Inadvertent insiders – employees who unwittingly caused security incidents through negligent actions – were responsible for more than two-thirds of compromised data in 2017.

This is according to IBM’s X-Force Threat Intelligence Index 2018, which reveals that misconfigured cloud servers and networked backup incidents unintentionally exposed more than 2-billion records, making confidential data ripe for picking.

The IBM X-Force team examined numerous cyberthreats that shaped the threat landscape in 2017 and will continue to have an impact in 2018.

To uncover key trends in the 2017 cybersecurity threat landscape, such as the threat from inadvertent insiders, research teams combed through and analysed hundreds of millions of data points.

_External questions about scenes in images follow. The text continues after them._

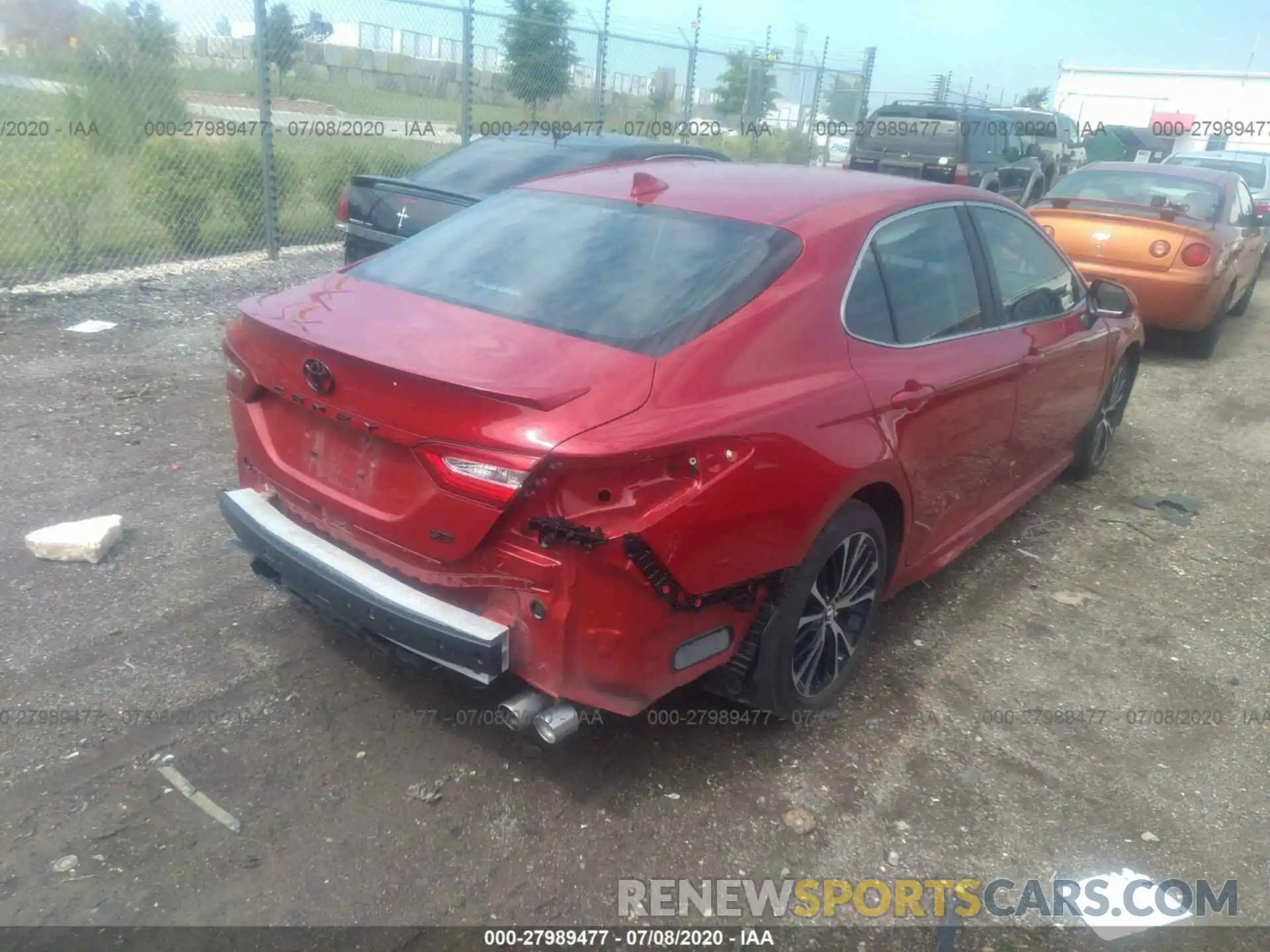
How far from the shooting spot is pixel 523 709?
102 inches

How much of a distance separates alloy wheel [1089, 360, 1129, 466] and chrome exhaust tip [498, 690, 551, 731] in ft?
12.9

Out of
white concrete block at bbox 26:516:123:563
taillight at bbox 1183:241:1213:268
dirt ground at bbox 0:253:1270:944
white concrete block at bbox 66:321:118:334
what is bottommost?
dirt ground at bbox 0:253:1270:944

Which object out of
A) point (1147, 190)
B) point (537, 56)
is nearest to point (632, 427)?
point (1147, 190)

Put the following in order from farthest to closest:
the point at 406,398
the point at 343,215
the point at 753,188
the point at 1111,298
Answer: the point at 343,215
the point at 1111,298
the point at 753,188
the point at 406,398

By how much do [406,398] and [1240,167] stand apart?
49.0 ft

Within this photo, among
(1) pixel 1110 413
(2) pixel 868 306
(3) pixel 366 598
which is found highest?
(2) pixel 868 306

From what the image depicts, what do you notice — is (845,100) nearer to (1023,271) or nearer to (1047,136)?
(1047,136)

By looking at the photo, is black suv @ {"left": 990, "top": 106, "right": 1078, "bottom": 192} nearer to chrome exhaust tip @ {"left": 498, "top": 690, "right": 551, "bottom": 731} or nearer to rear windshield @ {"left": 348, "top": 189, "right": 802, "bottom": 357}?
rear windshield @ {"left": 348, "top": 189, "right": 802, "bottom": 357}

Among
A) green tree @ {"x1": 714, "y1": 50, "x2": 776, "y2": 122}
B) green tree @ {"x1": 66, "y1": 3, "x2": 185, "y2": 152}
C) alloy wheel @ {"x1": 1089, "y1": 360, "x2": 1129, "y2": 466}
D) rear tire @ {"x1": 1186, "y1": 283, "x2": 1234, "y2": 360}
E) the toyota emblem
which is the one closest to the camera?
the toyota emblem

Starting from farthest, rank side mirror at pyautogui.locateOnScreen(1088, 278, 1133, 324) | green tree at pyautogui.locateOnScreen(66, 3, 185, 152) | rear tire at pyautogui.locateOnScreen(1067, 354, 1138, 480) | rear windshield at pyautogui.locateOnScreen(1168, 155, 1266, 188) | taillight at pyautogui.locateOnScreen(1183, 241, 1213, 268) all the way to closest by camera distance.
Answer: rear windshield at pyautogui.locateOnScreen(1168, 155, 1266, 188), green tree at pyautogui.locateOnScreen(66, 3, 185, 152), taillight at pyautogui.locateOnScreen(1183, 241, 1213, 268), rear tire at pyautogui.locateOnScreen(1067, 354, 1138, 480), side mirror at pyautogui.locateOnScreen(1088, 278, 1133, 324)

Key findings from the IBM X-Force Threat Intelligence Index 2018 include:

* Diminishing Shellshock attacks lead to a decline in network attacks and security incidents. Top targeted industries experienced a decline in attacks and security incidents – down 18% and 22%, respectively – in 2017 over the previous year. This decline is largely attributed to a reduction in Shellshock attacks, which is a result of the diminishing available attack surface due to patching. There were 71% fewer Shellshock attacks in 2017 than 2016.

* Gozi undergoes the most notable financial malware shift. The most active financial malware in 2017, Gozi (Ursnif), toppled Zeus from its number one position. Gozi activity made up nearly one-fourth of the activity X-Force tracked, proving that organized crime is overtaking all other classes of threat actor in the financial malware-facilitated fraud scene.

* Destructive ransomworm attacks WannaCry, Not Petya and Bad Rabbit cost enterprises millions. Although many chief information security officers (CISOs) were already aware and concerned about crypto-ransomware, organisations faced a new breed of this threat in 2017. The X-Force report projects that this is likely to happen again in 2018.